EXERCISE REQUIREMENTS: Extend the write-up below on the L.A. Angels' winter spending, starting after its last sentence.

[[ EXCERPTED TEXT open ]]

Hark! The L.A. Angels spend
The winter season's first true blockbuster transaction took place last week, as the L.A. Angels signed Josh Hamilton to a five-year contract worth $125 million, with a full no-trade clause. Preliminary negotiations began on December 4, and after no comparable offers came forth, the deal was made on December 12. Hamilton is 31 years old, and the owners of his old team (the Texas Rangers) evidently didn't think he was worth competing with big-market teams. He said of that, "I'd be lying to you if I said it didn't bother me a little bit, that they didn't put the press on." But the main thing is, he is excited to be with a team that is determined to compete in the postseason. See MLB.com. Hopefully they'll get more bang for the buck than they did with Albert Pujols, who is past the peak of his career but with nine (9) years left on his $200+ million contract.
The Angels also acquired free agent pitcher Sean Burnett, one of the most reliable relief pitchers for the Washington Nationals this year. That's too bad for the Nats, who are going to need a solid left-hander in the bullpen. The Angels also obtained starting pitcher Jason Vargas from the Mariners in a trade for their designated hitter Kendrys Morales. Franchise owner Arte Moreno is getting eager for his team to make it back to the World Series, but he denies his big spending is motivated by the cross-town rivalry with the Dodgers (see below); see MLB.com. It was just after the Angels' first (and only) world championship in 2002 that he bought the team for $184 million.

[[ EXCERPTED TEXT closed ]]
[[ INFORMATION SHOWN open ]]

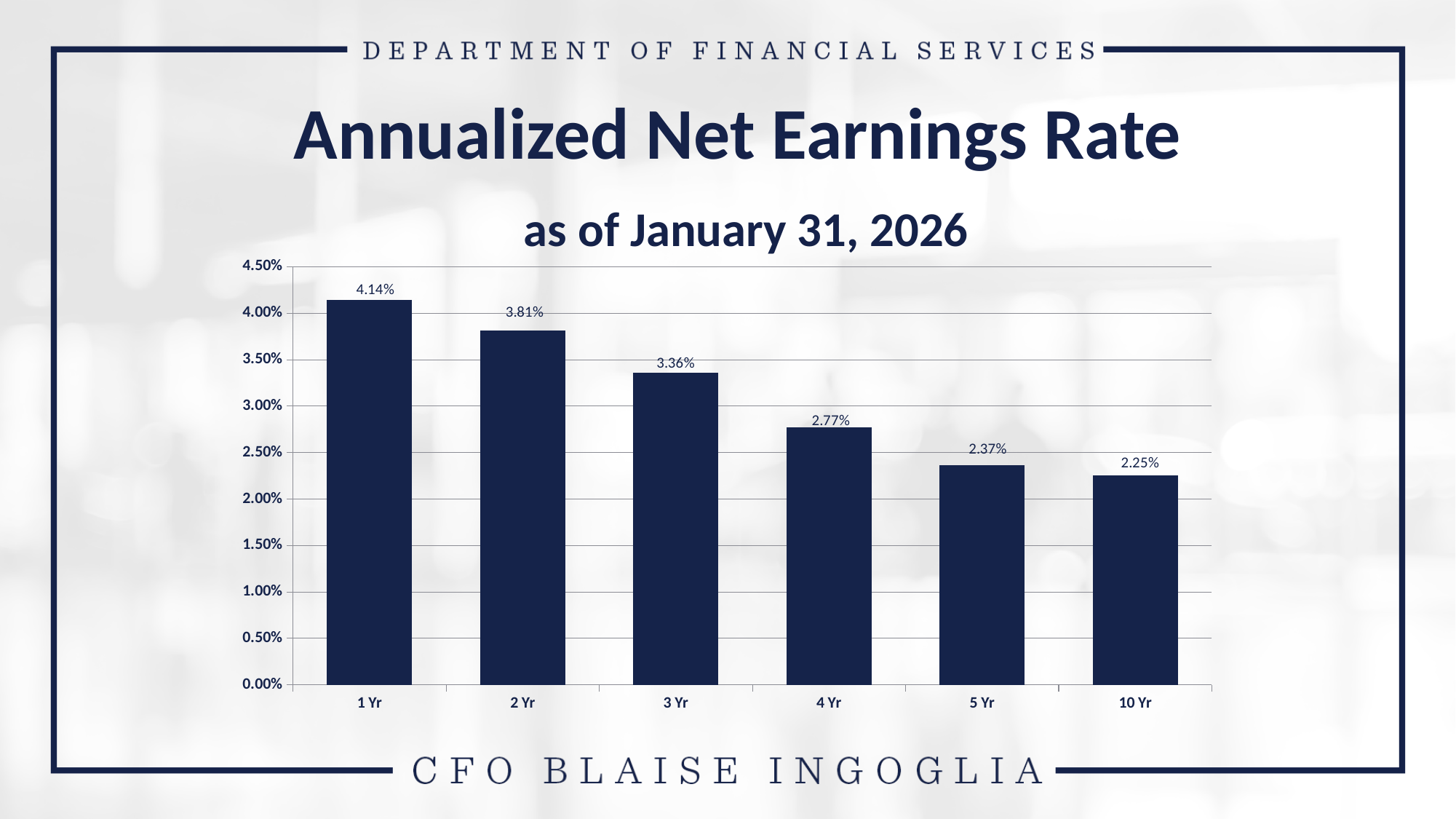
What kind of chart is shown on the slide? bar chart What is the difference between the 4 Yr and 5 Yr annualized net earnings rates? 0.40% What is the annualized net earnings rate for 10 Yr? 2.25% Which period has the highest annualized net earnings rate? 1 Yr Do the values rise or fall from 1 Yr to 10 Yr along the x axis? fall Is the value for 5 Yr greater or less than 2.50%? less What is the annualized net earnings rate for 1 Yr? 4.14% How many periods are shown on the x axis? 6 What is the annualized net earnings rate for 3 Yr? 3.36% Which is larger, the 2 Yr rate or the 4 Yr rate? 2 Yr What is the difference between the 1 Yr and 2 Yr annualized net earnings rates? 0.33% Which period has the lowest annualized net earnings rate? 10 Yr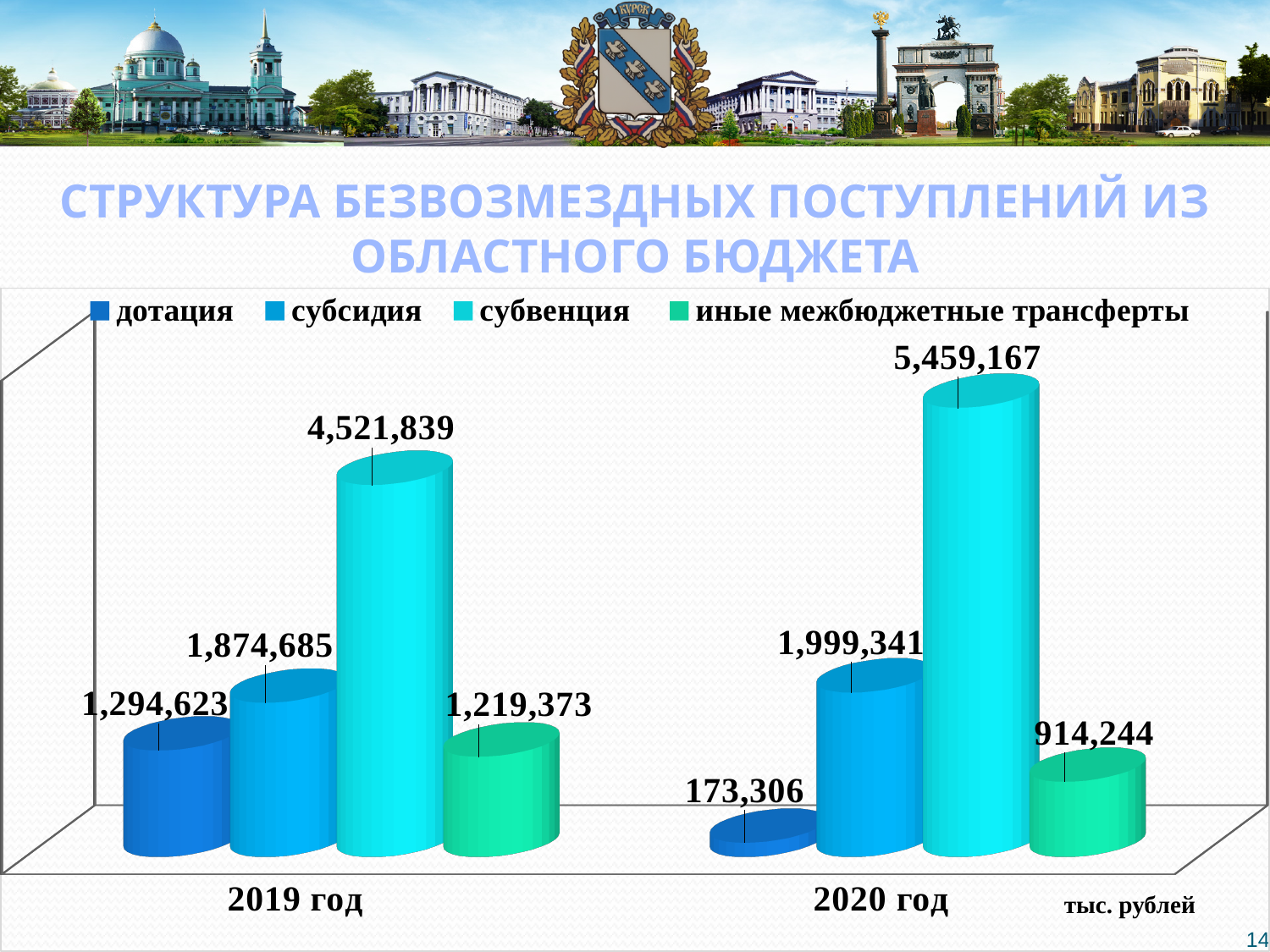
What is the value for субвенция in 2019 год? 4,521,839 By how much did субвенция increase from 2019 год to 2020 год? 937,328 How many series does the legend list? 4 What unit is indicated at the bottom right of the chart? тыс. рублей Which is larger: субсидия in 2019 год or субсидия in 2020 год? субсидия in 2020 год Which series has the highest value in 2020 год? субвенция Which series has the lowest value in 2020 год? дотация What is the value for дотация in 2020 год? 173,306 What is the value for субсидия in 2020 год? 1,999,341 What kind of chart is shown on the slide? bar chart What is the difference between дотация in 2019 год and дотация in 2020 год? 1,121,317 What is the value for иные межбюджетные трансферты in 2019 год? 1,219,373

[[ INFORMATION SHOWN closed ]]

RESPONSE TO THE TASK:
Meanwhile, the L.A. Dodgers acquired free agent Zack Greinke, who was demanding more money than the Angels were willing to pay. He spent the first two months of 2012 season in Anaheim, before returning to the Milwaukee Brewers. He played his first seven years in Kansas City, and had his best year in 2009, with an ERA of 2.19, a 16-8 win-loss record, and 242 strikeouts. A player of his caliber is surely tired of bouncing around like he has been for the past couple years. See MLB.com.
Other big transactions
Supposedly, negotiations between the Nationals and Adam LaRoche are getting close to a positive resolution. See MLB.com. If they sign LaRoche, I don't see how they can keep Michael Morse, who would return to first base if LaRoche plays elsewhere next year. Of course, anyone who has been following the budget negotiations between the White House and Congress should have a skeptical view of [this]; talks in Washington often go right down to the last minute.
John Lannan, the former ace pitcher for the Washington Nationals until he was relegated to the minors for most of this past year, signed a one-year contract with the Phillies. He's usually very good, and will get many more opportunities to prove himself in Philadelphia.
Outfielder Raul Ibañez reportedly signed a one-year contract with the Mariners; he had played in Seattle on two prior occasions. He made a big splash with the Yankees in Game 3 of the AL divisional series against the Orioles in October, hitting both the game-tying home run in the 9th inning and game-winning home run in the 12th inning.
Finally, the Cubs are close to finalizing deals with two free agent pitchers, Edwin Jackson and Carlos Villanueva. Jackson was the fifth man in the Nationals' rotation this year, but did not receive an offer for a new contract. By the way, on November 22, discussing upcoming nuptial ceremonies of Nationals players, I mistakenly referred to Edwin Jackson as "Henry Jackson." I may have confused him with former U.S. Senator Henry Jackson from the state of Washington, the guy who was nick-named "Scoop."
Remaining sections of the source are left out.